Real-world Application: Ridge is often used for multicollinear data where predictor variables are highly correlated, while Lasso is useful for reducing model size by selecting influential features.

15.5. Logistic Regression#

15.5.1. Theory#

Logistic Regression is used for binary classification problems. It predicts the probability of occurrence of an event by fitting data to a logistic curve. The logistic model is given by:

[ P(Y=1|X) = \frac{1}{1 + e^{-(\beta_0 + \beta_1X)}} ]

where ( P(Y=1|X) ) is the probability that the dependent variable ( Y ) equals 1.

15.5.2. Examples#

from sklearn.datasets import load_iris
from sklearn.linear_model import LogisticRegression
from sklearn.model_selection import train_test_split
from sklearn.metrics import accuracy_score

# Load dataset (iris)
iris = load_iris()
X = iris.data[:, :2]  # using only two features for simplicity
Y = (iris.target != 0) * 1  # making it a binary classification

# Split data
X_train, X_test, Y_train, Y_test = train_test_split(X, Y, test_size=0.2, random_state=42)

# Create and train the model
log_model = LogisticRegression()
log_model.fit(X_train, Y_train)

# Evaluate the model
predictions = log_model.predict(X_test)
accuracy = accuracy_score(Y_test, predictions)
print(f'Logistic Regression Accuracy: {accuracy:.2f}')

Real-world Application: Predicting whether an email is spam or not is a typical application of logistic regression.

15.6. Model Evaluation Techniques#

15.6.1. Theory#

To ensure a model’s reliability, different model evaluation techniques are employed:

Training and Testing Split: Divides data into training and testing subsets.
Cross-validation: Involves splitting the data into k-folds to ensure all data is used for training and testing in rotations.
Metrics:
- Mean Squared Error (MSE): Evaluates the average of the squared differences between the observed and predicted values.
- R-squared: Measures the proportion of variance in the dependent variable predictable from the independent variable(s).

15.6.2. Examples#

from sklearn.metrics import mean_squared_error, r2_score
from sklearn.model_selection import cross_val_score

# Example metric calculations
cross_val_scores = cross_val_score(linear_model, X, Y, cv=5)

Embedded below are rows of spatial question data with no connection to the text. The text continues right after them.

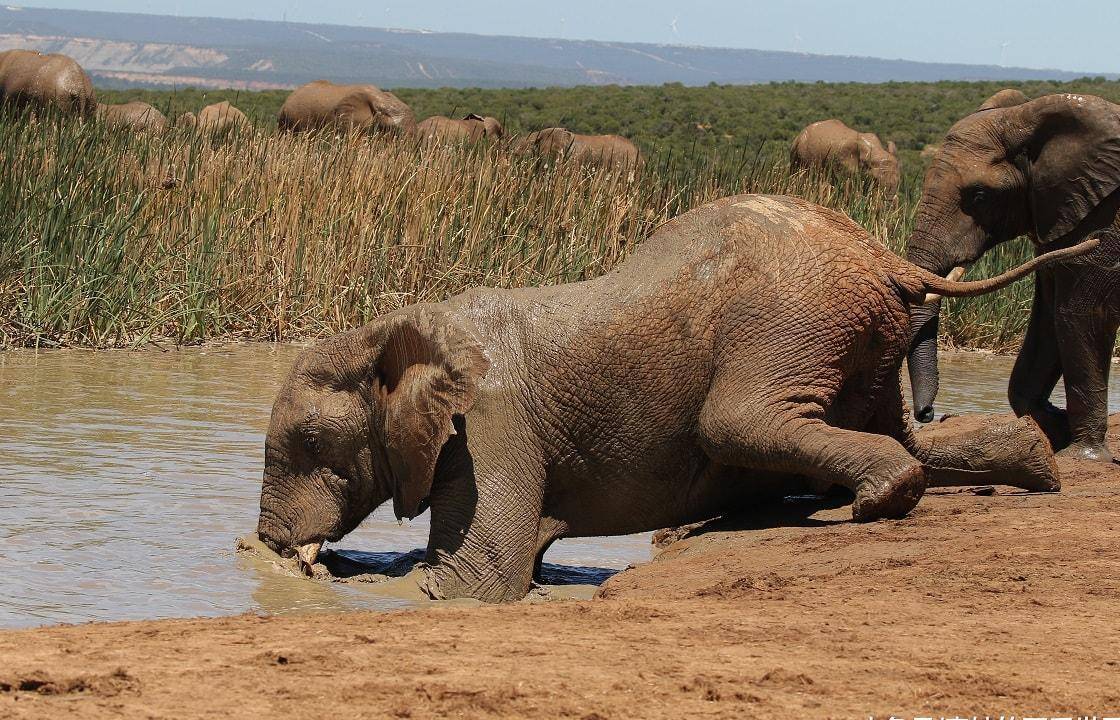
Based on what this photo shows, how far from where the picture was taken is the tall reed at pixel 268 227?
1212 centimetres

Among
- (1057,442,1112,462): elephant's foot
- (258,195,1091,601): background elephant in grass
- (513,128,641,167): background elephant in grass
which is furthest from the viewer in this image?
(513,128,641,167): background elephant in grass

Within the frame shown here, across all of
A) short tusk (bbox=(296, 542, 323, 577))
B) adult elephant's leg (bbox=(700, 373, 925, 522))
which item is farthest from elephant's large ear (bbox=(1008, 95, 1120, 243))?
short tusk (bbox=(296, 542, 323, 577))

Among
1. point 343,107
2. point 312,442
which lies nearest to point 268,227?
point 312,442

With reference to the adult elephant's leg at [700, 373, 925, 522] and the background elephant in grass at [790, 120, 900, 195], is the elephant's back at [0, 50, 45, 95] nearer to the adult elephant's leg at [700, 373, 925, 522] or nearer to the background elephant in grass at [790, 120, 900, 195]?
the background elephant in grass at [790, 120, 900, 195]

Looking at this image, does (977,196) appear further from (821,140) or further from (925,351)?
(821,140)

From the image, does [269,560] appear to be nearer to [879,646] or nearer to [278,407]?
[278,407]

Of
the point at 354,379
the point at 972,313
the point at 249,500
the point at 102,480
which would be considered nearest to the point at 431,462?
the point at 354,379

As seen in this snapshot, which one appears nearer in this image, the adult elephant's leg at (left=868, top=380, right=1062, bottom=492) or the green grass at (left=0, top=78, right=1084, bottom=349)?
the adult elephant's leg at (left=868, top=380, right=1062, bottom=492)

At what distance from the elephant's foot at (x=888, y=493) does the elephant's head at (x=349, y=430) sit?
143 centimetres

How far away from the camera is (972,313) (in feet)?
52.3

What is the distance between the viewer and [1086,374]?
8.86 m

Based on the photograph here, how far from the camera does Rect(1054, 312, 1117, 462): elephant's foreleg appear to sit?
28.8ft

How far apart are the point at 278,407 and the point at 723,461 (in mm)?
1683

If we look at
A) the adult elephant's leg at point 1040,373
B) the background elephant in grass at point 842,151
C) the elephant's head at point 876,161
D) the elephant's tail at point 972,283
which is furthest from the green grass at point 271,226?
the background elephant in grass at point 842,151
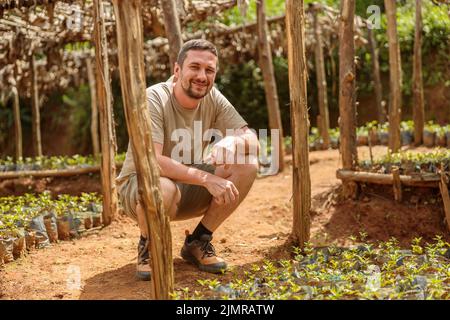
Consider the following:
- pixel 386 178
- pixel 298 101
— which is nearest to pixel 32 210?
pixel 298 101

# Assuming predictions from the earlier linear regression example
mse = mean_squared_error(Y, model.predict(X))
r2 = r2_score(Y, model.predict(X))

print(f'Mean Squared Error: {mse:.2f}')
print(f'R-squared: {r2:.2f}')
print(f'Cross-Validation Scores: {cross_val_scores}')

Insight: These techniques are invaluable in gauging a model’s performance on unseen data and understanding its generalization capabilities.

In conclusion, regression models are indispensable in machine learning, each bringing unique benefits to tackle a variety of challenges across domains. These foundational techniques pave the way for building more sophisticated models tailored to specific needs.